Segment Start: Provided information
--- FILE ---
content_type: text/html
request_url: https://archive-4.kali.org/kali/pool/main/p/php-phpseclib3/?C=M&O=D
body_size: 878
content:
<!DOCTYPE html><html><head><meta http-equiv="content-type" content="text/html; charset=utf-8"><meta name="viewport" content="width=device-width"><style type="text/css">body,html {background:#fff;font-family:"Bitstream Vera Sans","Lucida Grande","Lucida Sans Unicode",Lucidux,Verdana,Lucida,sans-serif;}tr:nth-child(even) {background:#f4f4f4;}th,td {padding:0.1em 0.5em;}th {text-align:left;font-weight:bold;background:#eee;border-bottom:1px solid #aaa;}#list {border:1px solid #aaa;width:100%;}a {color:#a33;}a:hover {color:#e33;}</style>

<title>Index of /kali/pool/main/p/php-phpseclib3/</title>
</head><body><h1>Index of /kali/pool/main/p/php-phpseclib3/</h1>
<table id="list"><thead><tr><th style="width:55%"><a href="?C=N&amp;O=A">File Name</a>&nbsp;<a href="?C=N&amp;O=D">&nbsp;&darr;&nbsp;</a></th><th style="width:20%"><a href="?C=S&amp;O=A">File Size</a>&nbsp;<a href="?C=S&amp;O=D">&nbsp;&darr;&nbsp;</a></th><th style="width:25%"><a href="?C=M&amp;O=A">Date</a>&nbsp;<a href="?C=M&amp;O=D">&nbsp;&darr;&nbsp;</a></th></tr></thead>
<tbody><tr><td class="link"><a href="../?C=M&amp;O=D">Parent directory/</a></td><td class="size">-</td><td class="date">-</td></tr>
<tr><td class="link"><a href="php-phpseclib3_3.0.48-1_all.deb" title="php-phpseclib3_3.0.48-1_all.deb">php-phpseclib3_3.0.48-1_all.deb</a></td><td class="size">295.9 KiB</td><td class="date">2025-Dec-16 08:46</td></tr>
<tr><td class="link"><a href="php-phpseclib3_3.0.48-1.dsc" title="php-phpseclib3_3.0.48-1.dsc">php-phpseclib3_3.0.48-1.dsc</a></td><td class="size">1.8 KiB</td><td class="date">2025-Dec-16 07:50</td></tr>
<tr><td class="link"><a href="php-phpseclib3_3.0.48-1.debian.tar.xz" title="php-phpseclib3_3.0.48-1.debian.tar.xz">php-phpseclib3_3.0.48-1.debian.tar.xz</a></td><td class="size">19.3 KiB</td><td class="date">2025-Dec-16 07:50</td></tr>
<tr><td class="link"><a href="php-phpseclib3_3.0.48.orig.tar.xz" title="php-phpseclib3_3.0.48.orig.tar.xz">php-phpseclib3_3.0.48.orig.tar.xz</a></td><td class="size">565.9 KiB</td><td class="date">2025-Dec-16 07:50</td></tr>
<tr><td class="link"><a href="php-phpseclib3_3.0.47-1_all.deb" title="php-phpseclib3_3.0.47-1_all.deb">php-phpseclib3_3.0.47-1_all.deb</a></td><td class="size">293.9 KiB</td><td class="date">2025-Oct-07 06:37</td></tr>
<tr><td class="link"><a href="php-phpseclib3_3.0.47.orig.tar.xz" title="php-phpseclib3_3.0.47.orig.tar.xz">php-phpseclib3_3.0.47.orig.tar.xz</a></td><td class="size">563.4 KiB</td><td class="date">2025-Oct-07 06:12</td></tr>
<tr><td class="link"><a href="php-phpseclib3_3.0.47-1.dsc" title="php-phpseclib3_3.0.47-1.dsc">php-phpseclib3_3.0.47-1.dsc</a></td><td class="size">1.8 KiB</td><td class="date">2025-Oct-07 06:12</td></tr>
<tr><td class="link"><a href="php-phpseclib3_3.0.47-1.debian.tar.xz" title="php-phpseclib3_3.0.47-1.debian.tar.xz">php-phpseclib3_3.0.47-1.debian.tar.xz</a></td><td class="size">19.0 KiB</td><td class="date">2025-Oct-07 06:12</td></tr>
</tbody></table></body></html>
Segment End: Provided information
• [What you are asked to do]
Line count for "kali": say how many lines of the entries above include that word, and give only the number.

• [Response for this exercise]
3